Which left me Ten Ways.
Kells was right: I needed to stop Nicco from going to war, or at least delay him. Ten Ways was an avalanche waiting to happen-one that could very well sweep me along if I wasn’t careful. There were too many things tying me to the cordon now, and too many ways they could go wrong. Long Nosing aside, if Kin started killing Kin down there, someone could use it as an excuse to take care of me. Loose ends and vendettas are easy to resolve when blood is already running in the gutters.
A little asking around told me Nicco had gotten back into Ildrecca earlier in the day. I found him at his favorite gymnasium on the east side of Stone Arch cordon. Stripped to his smallclothes, he was working in the sandpit with a towering slab of muscle almost half his age. I couldn’t help noticing that the younger wrestler was both dirtier and bloodier than his opponent, which didn’t surprise me. Even when training, Nicco made a habit of using nasty tricks whenever he could.
I approached the ring and was stopped a dozen feet away by Salt Eye. That wasn’t a good sign.
“What the hell?” I said, staring up at the Arm.
“He’s busy.”
“And?” I said, throwing on a heavy dose of bravado.
Salt Eye hesitated. He was used to letting me pass, used to not giving me a second glance. That he now had to do both told me my status had changed.
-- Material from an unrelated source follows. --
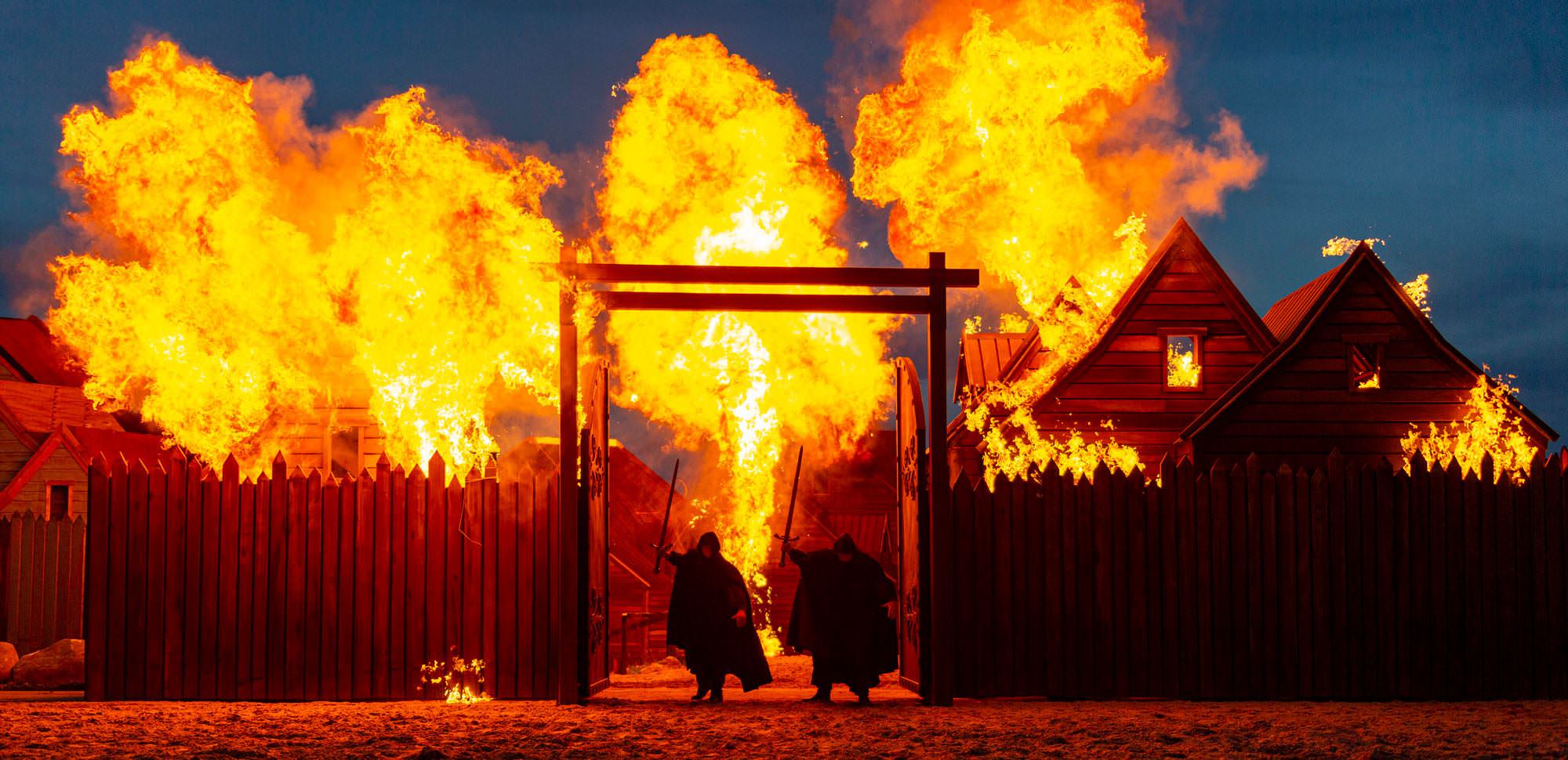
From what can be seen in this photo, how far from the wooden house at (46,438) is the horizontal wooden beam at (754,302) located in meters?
23.1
That he hesitated told me the change had happened recently.
“Screw you,” I said as I feinted left and dodged right. I could hear Salt Eye spin and come after me. I sped up my pace, but not so much that I lost any dignity in the process.
“Drothe,” said Nicco, not looking away from his opponent as I neared the oval pit. “Nice of you to come see me on your own for a change. Salt Eye, it’s all right.”
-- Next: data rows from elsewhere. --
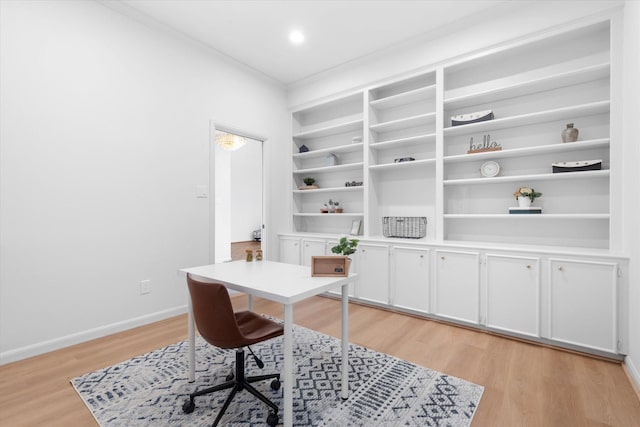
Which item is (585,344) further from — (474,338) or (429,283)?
(429,283)

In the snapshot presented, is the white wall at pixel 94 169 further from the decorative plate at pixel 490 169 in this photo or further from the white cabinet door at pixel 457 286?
the decorative plate at pixel 490 169

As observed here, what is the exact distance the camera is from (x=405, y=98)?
150 inches

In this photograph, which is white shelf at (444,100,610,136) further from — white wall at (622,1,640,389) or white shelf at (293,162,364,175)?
white shelf at (293,162,364,175)

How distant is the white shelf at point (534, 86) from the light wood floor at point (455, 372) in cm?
242

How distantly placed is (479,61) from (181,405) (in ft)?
13.3

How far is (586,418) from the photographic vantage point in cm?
175

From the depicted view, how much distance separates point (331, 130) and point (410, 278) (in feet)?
8.00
I heard Salt Eye stop, then retreat behind me.
“I tried last night, but you were out,” I said.
“I heard.” Nicco feinted low at his opponent, went high, and locked his arms around his neck and behind one shoulder. It didn’t seem like a good hold to me, and the other man began to easily twist his way out. That was when Nicco brought his knee into the other man’s midriff, lifting him off the ground. When the younger man hit the pit floor, Nicco was there in an instant, managing to kick sand in his face even as he got the pin.
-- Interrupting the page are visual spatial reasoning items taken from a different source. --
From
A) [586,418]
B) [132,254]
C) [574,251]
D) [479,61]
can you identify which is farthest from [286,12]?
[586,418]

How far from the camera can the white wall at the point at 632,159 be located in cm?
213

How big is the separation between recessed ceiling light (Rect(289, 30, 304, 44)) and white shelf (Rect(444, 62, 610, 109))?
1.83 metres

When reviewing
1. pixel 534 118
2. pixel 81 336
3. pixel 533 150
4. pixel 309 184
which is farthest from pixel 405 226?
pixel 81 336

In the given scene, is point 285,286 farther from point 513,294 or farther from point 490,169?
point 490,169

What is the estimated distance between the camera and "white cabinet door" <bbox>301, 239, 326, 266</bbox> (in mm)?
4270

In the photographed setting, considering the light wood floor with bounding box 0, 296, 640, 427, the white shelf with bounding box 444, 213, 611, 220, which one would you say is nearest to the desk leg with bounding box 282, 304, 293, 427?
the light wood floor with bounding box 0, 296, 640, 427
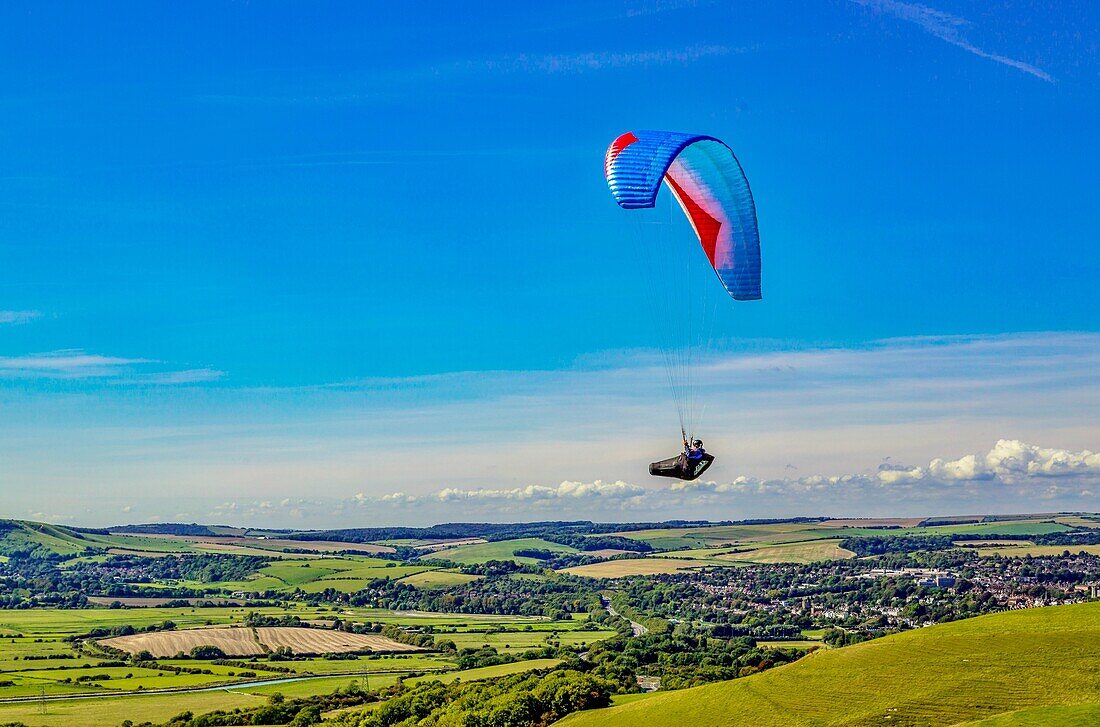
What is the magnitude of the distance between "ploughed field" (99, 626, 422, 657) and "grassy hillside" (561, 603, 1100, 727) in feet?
275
Nicco rose, dusted himself off, and strolled over to the edge of the pit. He didn’t spare a backward glance for the man busy trying to brush sand out of his eyes; nor for the scowling trainer who handed the Upright Man a bowl of water but kept his mouth shut. No-Nicco merely drank, spit, and stepped out of the pit. All that mattered was that he had won.
“Come with me.” Nicco led me to a series of doorways on one side of the training room. He opened one and gestured for me to enter. I did.
The moist heat hit me immediately. It was a hot room-the first room of a three-room private bath, used for scrub massages and steam baths. Beyond the opposite door were the warm and cool rooms, for washing and relaxing respectively. I hoped Nicco would head to the last; instead, he sat down on one of the benches and started filling a shallow bowl from a tap beside him in the wall.
The sweat started gathering beneath my arms and along my forehead almost immediately. Nicco ignored my loosening my collar and cuffs, and instead sluiced water down his back. Then he refilled the bowl.
So, it was going to be like that.
I helped myself to one of the towels stacked in a corner, wiped my face with it, and sat on the heavy marble massage table in the middle of the room.